Цель задания 1: Выпишите из записей ниже все строки, где встречается слово «mirror».

Источник:
┄┄┄┄┄┄

Шрифт:
Интервал:
Закладка:
Это типично для всех без исключения сановников Австро-Венгерской монархии. 24 октября Андраши стал министром, а уже 27 октября отправил Вильсону телеграмму с просьбой о сепаратном мире, не ожидая конца переговоров с Германией. Впрочем, спустя несколько дней Австрия окончательно распалась на составные части, но об этом у нас будет речь в следующем томе.
Характерно, что, уже погибая, объявляя в манифесте 17 октября 1918 г. о превращении Австрии в федерацию самостоятельных держав, Габсбургская монархия все-таки не посмела даже намекнуть, что в венгерской части монархии отдельным народностям также будет предоставлено полное право на самоопределение.
24 октября в хорватских полках, стоявших в Фиуме, вспыхнуло возмущение, и солдаты захватили порт. У венгерского правительства не было ни малейшей возможности сопротивляться, так как революция в самом Будапеште назревала совершенно явственно.
31 октября был убит граф Тисса, ненавидимый за свою активную роль в подготовке мировой войны. Новое правительство, во главе которого стоял граф Карольи, провозгласило полное отделение Венгрии и самостоятельную Венгерскую республику (16 ноября император Карл отказался от венгерской королевской короны, через четыре дня после отречения своего от австрийской императорской короны).
Граф Карольи, либерал по убеждениям, опирался (или, точнее, рассчитывал опереться) на средние землевладельческие слои, на торговый класс и вообще на элементы, недовольные долгим властвованием и своекорыстным хозяйничаньем аристократической олигархии земельных магнатов.
В следующем томе этой работы я расскажу подробно о его правлении и о революционном правительстве, которое его сменило. Пока достаточно будет сказать, что в немедленной капитуляции Венгрии граф Карольи усматривал единственное спасение, так же как видело в этом спасение для Австрии и австрийское правительство. Впрочем, полное отделение Чехословакии, Галиции, Буковины, южнославянских территорий, отделение Трансильвании и всех славянских земель Венгрии, занятие Трентино и Триестино Италией — все это в те же дни вообще прекратило самое существование былой союзницы Германии.

┄┄┄┄┄┄

Записи набора данных
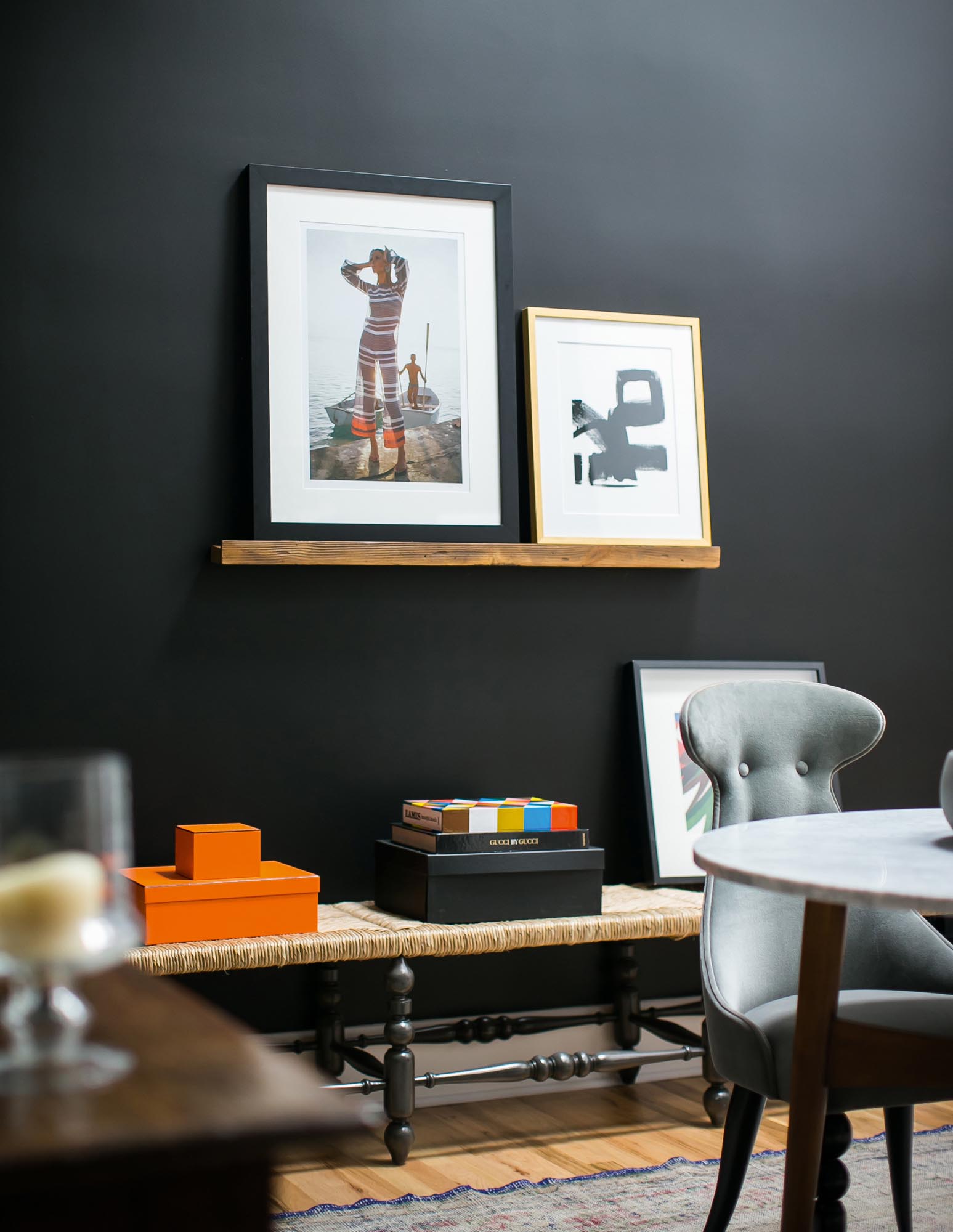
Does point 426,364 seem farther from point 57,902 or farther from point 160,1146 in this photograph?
point 160,1146

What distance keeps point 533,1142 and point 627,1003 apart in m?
0.48

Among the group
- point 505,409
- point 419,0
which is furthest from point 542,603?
point 419,0

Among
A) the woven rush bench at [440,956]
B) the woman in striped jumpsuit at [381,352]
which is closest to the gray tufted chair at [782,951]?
the woven rush bench at [440,956]

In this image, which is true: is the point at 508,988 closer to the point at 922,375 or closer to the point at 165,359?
the point at 165,359

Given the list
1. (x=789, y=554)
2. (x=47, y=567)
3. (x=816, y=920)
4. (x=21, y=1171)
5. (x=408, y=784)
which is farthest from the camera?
(x=789, y=554)

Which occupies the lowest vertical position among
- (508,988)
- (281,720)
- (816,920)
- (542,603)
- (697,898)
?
(508,988)

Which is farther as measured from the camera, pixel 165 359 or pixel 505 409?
pixel 505 409

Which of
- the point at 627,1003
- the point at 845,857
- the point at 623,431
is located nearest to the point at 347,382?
the point at 623,431

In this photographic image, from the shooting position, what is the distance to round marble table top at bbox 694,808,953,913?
1273 mm

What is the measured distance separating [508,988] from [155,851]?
93cm

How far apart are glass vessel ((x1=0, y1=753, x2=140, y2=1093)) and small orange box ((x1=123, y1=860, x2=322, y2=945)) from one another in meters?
1.65

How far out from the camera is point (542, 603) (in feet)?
10.3

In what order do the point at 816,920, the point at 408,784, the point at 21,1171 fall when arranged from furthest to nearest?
the point at 408,784
the point at 816,920
the point at 21,1171

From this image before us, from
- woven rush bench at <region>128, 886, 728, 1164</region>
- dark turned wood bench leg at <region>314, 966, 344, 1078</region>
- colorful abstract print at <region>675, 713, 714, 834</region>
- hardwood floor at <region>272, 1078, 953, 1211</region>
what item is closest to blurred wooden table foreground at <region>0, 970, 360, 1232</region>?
woven rush bench at <region>128, 886, 728, 1164</region>
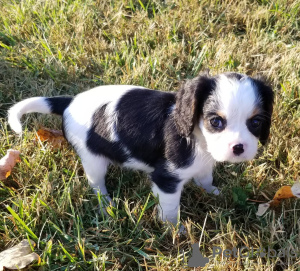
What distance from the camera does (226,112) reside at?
2170 millimetres

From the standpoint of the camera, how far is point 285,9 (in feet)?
15.1

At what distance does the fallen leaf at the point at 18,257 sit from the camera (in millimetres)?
2336

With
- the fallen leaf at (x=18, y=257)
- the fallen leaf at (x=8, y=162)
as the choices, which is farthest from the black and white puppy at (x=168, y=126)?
the fallen leaf at (x=18, y=257)

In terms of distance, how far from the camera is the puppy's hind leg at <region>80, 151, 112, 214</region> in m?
2.81

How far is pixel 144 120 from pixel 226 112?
656 mm

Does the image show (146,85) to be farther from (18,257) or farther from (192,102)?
(18,257)

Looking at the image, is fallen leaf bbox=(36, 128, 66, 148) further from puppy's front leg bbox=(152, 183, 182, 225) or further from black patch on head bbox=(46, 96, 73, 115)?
puppy's front leg bbox=(152, 183, 182, 225)

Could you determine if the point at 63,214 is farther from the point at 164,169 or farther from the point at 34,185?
the point at 164,169

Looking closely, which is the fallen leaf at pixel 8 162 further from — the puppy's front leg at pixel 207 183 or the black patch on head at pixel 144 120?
the puppy's front leg at pixel 207 183

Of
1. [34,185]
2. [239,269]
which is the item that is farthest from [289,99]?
[34,185]

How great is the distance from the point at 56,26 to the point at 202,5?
1.85m

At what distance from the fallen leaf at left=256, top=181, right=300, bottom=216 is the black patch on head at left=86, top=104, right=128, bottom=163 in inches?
42.8

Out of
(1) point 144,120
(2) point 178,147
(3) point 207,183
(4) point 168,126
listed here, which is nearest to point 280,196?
(3) point 207,183

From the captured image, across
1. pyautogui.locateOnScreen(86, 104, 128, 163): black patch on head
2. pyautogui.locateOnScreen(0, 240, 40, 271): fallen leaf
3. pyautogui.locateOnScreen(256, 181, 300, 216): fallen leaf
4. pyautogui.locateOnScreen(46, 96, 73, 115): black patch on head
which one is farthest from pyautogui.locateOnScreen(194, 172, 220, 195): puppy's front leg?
pyautogui.locateOnScreen(0, 240, 40, 271): fallen leaf
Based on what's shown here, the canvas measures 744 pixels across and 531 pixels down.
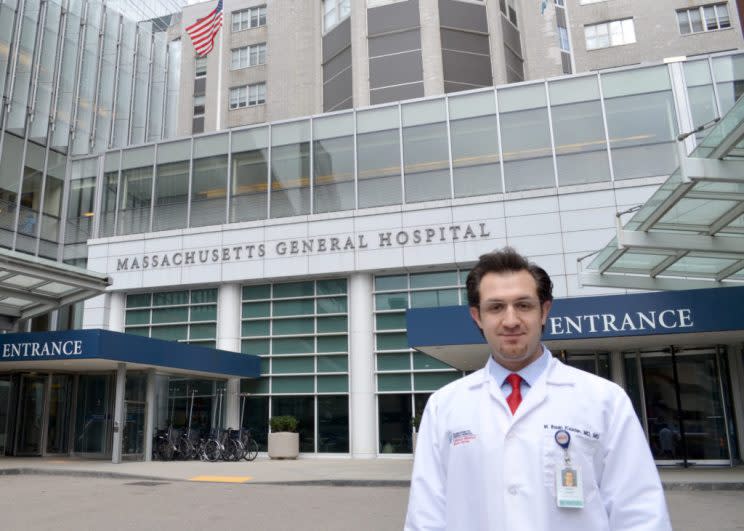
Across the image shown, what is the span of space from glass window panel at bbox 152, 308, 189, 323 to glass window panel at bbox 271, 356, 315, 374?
392 cm

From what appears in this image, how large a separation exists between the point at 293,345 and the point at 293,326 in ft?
2.17

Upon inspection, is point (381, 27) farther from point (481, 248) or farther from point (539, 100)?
point (481, 248)

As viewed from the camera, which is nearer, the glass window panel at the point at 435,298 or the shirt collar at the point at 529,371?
the shirt collar at the point at 529,371

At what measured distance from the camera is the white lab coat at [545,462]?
7.57 feet

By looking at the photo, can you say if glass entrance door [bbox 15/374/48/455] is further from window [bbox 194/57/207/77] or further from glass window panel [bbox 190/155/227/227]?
window [bbox 194/57/207/77]

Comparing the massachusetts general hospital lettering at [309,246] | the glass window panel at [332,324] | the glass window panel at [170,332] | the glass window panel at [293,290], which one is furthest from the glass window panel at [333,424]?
the glass window panel at [170,332]

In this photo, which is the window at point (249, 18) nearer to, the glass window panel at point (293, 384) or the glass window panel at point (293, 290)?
the glass window panel at point (293, 290)

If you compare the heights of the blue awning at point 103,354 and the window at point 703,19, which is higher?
the window at point 703,19

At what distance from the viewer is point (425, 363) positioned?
21.5m

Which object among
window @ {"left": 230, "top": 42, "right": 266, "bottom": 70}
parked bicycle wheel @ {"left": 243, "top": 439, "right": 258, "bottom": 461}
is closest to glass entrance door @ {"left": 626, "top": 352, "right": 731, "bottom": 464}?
parked bicycle wheel @ {"left": 243, "top": 439, "right": 258, "bottom": 461}

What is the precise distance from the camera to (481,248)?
21.0 m

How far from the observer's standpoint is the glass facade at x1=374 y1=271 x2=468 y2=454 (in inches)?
837

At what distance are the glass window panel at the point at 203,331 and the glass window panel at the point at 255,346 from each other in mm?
1160

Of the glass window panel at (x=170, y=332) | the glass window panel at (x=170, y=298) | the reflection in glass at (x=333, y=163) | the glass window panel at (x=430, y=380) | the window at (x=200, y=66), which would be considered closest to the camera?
the glass window panel at (x=430, y=380)
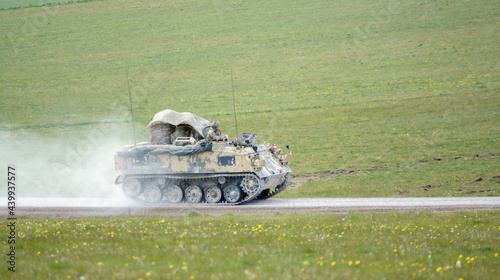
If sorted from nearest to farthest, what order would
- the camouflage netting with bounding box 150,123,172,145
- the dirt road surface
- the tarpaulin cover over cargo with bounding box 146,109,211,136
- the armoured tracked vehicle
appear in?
the dirt road surface
the armoured tracked vehicle
the tarpaulin cover over cargo with bounding box 146,109,211,136
the camouflage netting with bounding box 150,123,172,145

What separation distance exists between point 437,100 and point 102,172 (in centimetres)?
2464

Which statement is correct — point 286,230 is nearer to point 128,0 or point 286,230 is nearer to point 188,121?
point 188,121

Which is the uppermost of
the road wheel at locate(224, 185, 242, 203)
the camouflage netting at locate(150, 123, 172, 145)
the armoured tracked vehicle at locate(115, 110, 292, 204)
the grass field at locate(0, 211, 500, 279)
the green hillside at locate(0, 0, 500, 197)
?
the green hillside at locate(0, 0, 500, 197)

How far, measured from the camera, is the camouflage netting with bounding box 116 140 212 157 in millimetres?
19609

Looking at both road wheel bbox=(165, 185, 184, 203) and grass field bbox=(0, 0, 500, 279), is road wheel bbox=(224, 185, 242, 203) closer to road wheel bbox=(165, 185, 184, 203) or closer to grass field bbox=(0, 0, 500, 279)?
road wheel bbox=(165, 185, 184, 203)

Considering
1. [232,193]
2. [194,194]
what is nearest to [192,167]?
[194,194]

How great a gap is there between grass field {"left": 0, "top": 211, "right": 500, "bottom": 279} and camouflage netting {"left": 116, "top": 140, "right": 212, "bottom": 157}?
5889mm

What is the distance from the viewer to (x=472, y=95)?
38.1m

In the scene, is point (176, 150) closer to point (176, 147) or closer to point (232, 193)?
point (176, 147)

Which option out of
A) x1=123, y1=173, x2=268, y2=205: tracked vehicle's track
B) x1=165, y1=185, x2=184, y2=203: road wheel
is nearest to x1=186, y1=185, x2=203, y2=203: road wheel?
x1=123, y1=173, x2=268, y2=205: tracked vehicle's track

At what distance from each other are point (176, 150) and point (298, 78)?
26.0m

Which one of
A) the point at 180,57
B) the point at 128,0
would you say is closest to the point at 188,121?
the point at 180,57

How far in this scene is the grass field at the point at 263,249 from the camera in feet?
23.2

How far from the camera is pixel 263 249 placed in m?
8.95
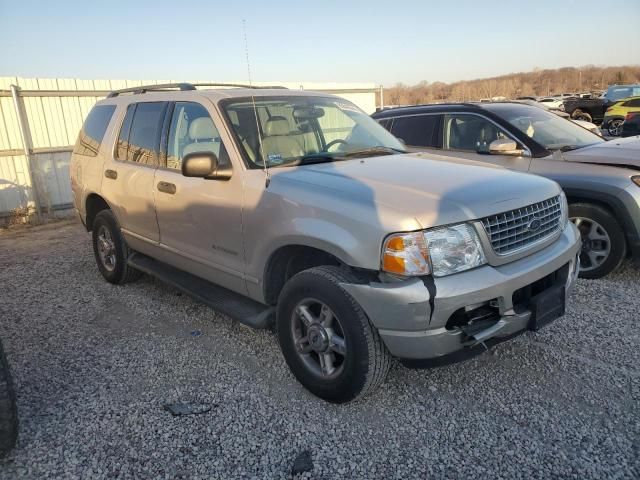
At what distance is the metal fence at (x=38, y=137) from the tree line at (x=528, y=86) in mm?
74621

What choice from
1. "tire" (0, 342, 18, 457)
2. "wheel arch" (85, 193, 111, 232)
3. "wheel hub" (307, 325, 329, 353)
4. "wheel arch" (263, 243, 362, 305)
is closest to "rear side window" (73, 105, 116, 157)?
"wheel arch" (85, 193, 111, 232)

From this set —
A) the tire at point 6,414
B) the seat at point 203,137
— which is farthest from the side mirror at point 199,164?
the tire at point 6,414

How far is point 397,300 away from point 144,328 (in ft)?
8.73

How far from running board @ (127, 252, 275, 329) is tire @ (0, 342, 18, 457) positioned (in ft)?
4.54

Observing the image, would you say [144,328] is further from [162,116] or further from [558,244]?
[558,244]

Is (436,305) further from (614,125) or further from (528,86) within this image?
(528,86)

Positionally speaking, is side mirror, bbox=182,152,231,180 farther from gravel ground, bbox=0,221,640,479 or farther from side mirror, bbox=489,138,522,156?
side mirror, bbox=489,138,522,156

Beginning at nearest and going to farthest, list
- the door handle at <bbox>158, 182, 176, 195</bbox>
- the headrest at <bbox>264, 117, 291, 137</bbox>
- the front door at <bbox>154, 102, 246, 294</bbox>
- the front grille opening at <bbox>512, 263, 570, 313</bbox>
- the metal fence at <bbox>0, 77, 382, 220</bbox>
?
the front grille opening at <bbox>512, 263, 570, 313</bbox> < the front door at <bbox>154, 102, 246, 294</bbox> < the headrest at <bbox>264, 117, 291, 137</bbox> < the door handle at <bbox>158, 182, 176, 195</bbox> < the metal fence at <bbox>0, 77, 382, 220</bbox>

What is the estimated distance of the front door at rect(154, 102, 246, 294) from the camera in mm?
3527

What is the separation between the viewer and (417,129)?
249 inches

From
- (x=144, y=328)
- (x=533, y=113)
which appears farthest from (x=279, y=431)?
(x=533, y=113)

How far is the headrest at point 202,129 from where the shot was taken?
3738mm

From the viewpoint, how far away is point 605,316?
13.6 feet

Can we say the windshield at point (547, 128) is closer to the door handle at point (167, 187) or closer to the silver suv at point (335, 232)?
the silver suv at point (335, 232)
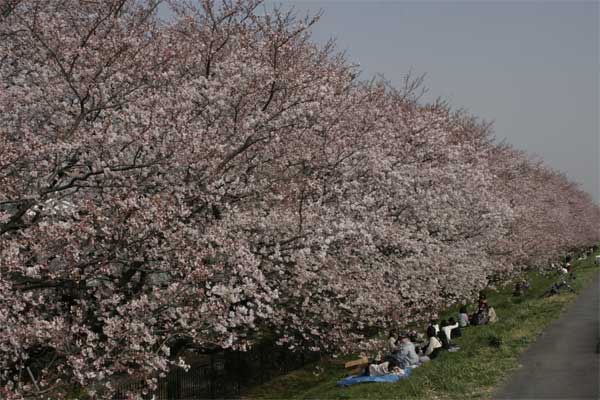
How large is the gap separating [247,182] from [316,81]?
8.47 ft

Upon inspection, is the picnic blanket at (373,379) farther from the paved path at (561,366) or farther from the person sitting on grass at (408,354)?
the paved path at (561,366)

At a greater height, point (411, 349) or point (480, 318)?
point (480, 318)

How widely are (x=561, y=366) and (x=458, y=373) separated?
206cm

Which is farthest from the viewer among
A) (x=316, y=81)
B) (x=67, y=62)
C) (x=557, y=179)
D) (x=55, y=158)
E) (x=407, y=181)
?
(x=557, y=179)

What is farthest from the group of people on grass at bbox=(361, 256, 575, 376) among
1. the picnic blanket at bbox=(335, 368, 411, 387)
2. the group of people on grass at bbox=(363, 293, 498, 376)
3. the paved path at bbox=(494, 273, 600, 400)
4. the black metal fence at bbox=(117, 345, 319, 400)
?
the black metal fence at bbox=(117, 345, 319, 400)

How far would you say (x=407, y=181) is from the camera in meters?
15.0

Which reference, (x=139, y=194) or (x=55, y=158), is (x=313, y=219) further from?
(x=55, y=158)

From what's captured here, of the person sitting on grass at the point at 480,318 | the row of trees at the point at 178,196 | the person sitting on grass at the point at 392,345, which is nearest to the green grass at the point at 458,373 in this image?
the person sitting on grass at the point at 480,318

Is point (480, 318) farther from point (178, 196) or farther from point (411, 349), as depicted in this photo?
point (178, 196)

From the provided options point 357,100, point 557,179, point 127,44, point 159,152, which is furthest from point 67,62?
point 557,179

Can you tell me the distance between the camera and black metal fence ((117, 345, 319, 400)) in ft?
52.7

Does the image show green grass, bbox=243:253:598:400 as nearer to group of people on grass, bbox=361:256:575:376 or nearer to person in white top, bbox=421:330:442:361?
person in white top, bbox=421:330:442:361

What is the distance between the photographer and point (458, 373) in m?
11.5

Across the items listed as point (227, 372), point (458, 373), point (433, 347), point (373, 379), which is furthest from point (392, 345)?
point (227, 372)
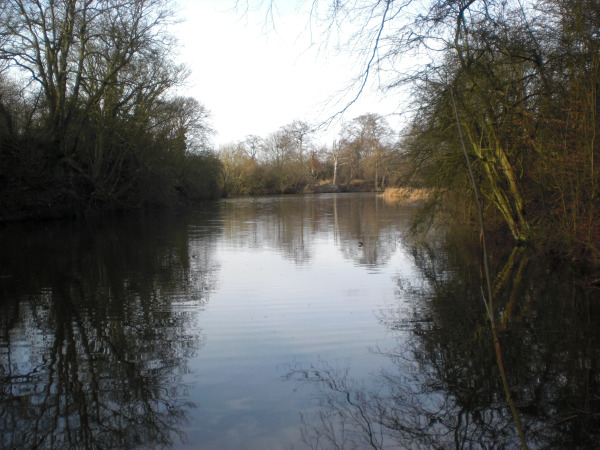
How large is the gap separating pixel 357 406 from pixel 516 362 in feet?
5.98

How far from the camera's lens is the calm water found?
361 centimetres

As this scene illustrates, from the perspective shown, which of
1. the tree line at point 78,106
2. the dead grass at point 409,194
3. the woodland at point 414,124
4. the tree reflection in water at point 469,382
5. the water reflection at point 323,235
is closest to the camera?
the tree reflection in water at point 469,382

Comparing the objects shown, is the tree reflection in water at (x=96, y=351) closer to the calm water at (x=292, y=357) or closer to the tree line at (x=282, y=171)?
the calm water at (x=292, y=357)

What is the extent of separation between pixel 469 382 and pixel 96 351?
3.72 m

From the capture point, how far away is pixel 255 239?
16391mm

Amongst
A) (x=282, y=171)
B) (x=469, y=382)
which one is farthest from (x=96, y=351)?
(x=282, y=171)

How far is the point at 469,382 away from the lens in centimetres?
435

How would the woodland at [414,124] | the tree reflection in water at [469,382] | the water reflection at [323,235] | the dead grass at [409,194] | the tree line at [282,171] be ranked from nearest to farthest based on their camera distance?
the tree reflection in water at [469,382], the woodland at [414,124], the water reflection at [323,235], the dead grass at [409,194], the tree line at [282,171]

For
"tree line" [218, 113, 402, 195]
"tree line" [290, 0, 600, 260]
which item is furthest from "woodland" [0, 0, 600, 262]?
"tree line" [218, 113, 402, 195]

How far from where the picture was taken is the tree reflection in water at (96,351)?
3.64 m

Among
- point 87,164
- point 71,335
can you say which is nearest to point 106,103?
point 87,164

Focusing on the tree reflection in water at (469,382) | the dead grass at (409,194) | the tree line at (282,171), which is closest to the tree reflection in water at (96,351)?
the tree reflection in water at (469,382)

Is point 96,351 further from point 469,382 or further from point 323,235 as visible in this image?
point 323,235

┄┄┄┄┄┄

Цель задания 2: Повторите без изменений фрагмент текста о распаде Австро-Венгрии выше: начните с места, где стоят слова «Граф Карольи, либерал», и остановитесь после слов «олигархии земельных магнатов.».

Верный ответ 1:
— which is farthest from the side mirror at point 199,164?
Positionally speaking, is side mirror, bbox=182,152,231,180 farther from gravel ground, bbox=0,221,640,479 or farther from side mirror, bbox=489,138,522,156?
side mirror, bbox=489,138,522,156

Верный ответ 2:
Граф Карольи, либерал по убеждениям, опирался (или, точнее, рассчитывал опереться) на средние землевладельческие слои, на торговый класс и вообще на элементы, недовольные долгим властвованием и своекорыстным хозяйничаньем аристократической олигархии земельных магнатов.